En un lado y en otro se acumulaban evidencias de que el de enfrente buscaba rentabilizar el golpe seco del 11-M: desde la intervención de Ibarreche apoyando la tesis de Aznar de que había sido ETA, hasta la conversación captada a Otegui y Permach en la que decían que sus amigos no eran los autores; la furgoneta Kangoo, los versículos del Corán, la mochila de Vallecas, la Ser anunciando que se habían encontrado dos cadáveres yihadistas en los trenes, el locutorio de Lavapiés, la expulsión de Rato y Piqué de la manifestación en Barcelona contra las bombas, Génova rodeada el día de reflexión. Un totum revolutum infame cuando solo hacían falta dos cosas bien sencillas: respeto y amparo.

Millones de españoles fueron a votar con la certidumbre de que su Gobierno les había mentido. Ganó Zapatero y perdió Rajoy.

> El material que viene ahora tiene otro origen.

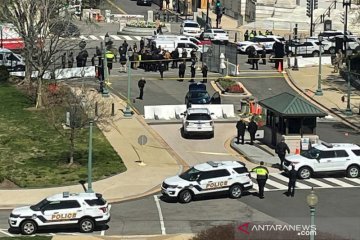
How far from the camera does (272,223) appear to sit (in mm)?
33375

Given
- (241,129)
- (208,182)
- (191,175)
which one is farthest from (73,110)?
(241,129)

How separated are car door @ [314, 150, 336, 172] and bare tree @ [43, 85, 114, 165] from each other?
33.0 ft

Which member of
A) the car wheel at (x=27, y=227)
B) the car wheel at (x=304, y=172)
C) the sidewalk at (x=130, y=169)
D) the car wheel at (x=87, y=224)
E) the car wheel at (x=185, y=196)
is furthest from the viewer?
the car wheel at (x=304, y=172)

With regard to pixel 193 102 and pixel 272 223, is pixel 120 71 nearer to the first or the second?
pixel 193 102

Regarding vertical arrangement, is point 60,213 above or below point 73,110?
below

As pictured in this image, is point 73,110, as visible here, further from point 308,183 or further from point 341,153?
point 341,153

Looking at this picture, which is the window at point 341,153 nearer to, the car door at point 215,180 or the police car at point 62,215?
the car door at point 215,180

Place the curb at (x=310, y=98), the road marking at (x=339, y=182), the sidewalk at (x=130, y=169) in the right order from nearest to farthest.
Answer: the sidewalk at (x=130, y=169) < the road marking at (x=339, y=182) < the curb at (x=310, y=98)

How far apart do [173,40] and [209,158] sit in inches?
1185

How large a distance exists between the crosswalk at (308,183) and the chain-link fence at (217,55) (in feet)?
90.9

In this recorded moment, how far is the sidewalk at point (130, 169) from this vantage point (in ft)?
125

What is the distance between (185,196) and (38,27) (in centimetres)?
2281

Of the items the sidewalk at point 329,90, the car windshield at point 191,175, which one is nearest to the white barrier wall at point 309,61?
the sidewalk at point 329,90

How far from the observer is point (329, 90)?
2510 inches
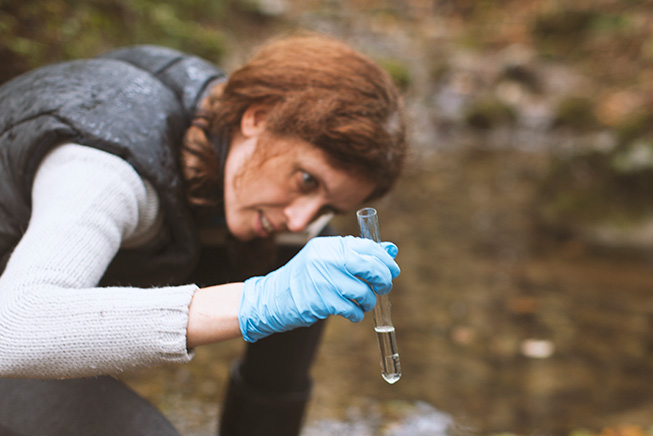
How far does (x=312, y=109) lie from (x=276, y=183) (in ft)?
0.68

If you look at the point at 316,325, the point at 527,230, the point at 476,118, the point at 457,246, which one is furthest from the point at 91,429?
the point at 476,118

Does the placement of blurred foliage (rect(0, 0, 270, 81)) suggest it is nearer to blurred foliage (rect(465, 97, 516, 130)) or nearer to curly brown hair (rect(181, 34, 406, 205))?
curly brown hair (rect(181, 34, 406, 205))

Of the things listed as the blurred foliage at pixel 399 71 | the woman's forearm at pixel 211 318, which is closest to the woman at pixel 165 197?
the woman's forearm at pixel 211 318

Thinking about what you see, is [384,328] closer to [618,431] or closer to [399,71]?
[618,431]

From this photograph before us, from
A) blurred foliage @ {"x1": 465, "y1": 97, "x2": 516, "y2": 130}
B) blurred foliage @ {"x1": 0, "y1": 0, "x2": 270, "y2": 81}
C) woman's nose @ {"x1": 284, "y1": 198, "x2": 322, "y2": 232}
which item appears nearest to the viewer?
woman's nose @ {"x1": 284, "y1": 198, "x2": 322, "y2": 232}

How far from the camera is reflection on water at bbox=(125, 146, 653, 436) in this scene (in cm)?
224

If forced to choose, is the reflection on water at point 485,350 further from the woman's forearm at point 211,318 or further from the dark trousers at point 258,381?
the woman's forearm at point 211,318

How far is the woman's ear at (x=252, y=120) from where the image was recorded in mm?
1420

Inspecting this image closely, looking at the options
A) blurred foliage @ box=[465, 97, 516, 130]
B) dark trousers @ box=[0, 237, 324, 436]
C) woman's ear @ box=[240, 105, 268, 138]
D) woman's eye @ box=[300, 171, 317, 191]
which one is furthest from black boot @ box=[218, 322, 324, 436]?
blurred foliage @ box=[465, 97, 516, 130]

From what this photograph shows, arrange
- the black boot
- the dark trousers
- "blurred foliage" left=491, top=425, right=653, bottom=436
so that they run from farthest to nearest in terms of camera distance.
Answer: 1. "blurred foliage" left=491, top=425, right=653, bottom=436
2. the black boot
3. the dark trousers

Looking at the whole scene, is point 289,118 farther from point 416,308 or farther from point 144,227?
point 416,308

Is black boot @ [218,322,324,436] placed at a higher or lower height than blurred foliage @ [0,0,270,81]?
lower

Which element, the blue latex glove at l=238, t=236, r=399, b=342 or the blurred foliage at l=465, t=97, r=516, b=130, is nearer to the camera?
the blue latex glove at l=238, t=236, r=399, b=342

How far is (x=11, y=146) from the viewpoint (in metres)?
1.17
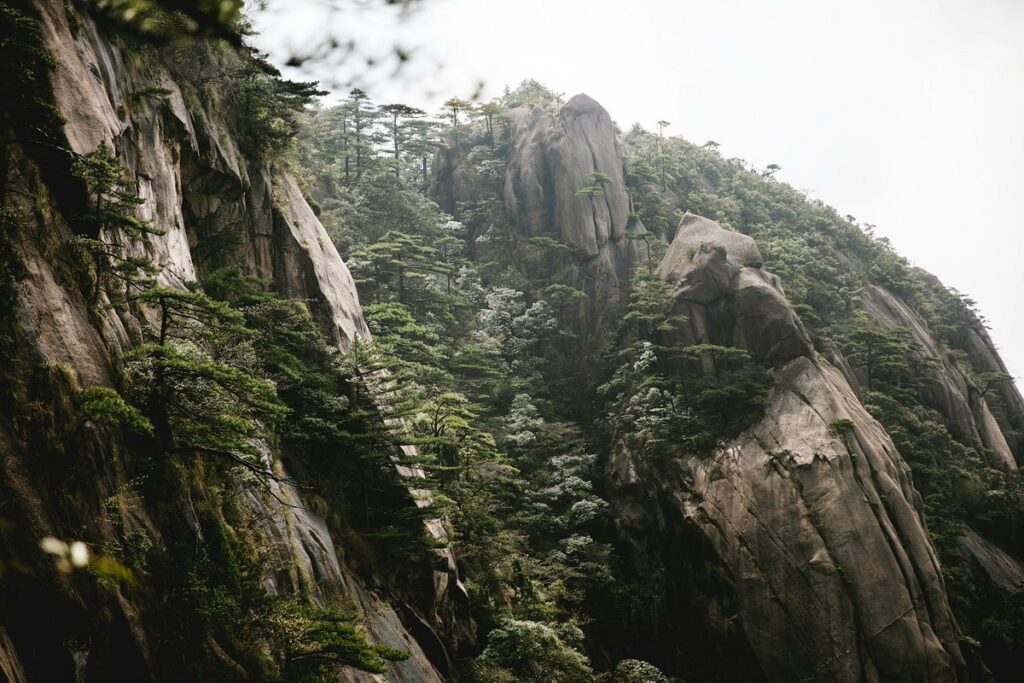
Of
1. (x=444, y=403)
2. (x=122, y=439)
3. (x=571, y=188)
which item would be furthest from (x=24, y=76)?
(x=571, y=188)

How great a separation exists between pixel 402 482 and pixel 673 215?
25075 millimetres

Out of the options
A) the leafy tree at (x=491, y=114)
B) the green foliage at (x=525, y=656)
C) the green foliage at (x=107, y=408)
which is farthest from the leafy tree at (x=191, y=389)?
the leafy tree at (x=491, y=114)

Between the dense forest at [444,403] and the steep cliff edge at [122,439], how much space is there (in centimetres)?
5

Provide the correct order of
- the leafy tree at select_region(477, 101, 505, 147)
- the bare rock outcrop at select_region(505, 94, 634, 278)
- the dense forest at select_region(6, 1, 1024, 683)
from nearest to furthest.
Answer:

Un atentado terrorista había servido para dar un vuelco a los pronósticos, cambiar el sentido del voto, colocar a un mediocre presidente en Moncloa y, sensu contrario, para alimentar una teoría de la conspiración que contradecía la verdad judicial y que nunca se ha podido probar. Así se perfeccionaba un relato falso, que el Gobierno saliente le puso en bandeja a la propaganda socialista: la derecha mentía. Curioso: la izquierda desde entonces no ha salido del surco labrado por la mentira.

La vesania terrorista actuó de disolvente: la brecha entre la izquierda y la derecha se hizo más grande, kilométrica, y sus consecuencias tóxicas todavía gravitan sobre nuestras vidas. Cualquiera de nosotros que tenga más de 30 años se acuerda de lo que hacía a las 07:36 de la mañana de aquel 11 de marzo de 2004. Es nuestra memoria íntima. La colectiva dirige nuestro recuerdo a lo único puro de aquella guerra política infinita: el desamparo de las víctimas, cuyo Memorial en Atocha acabó con goteras. Como esa desgraciada página de nuestra Historia.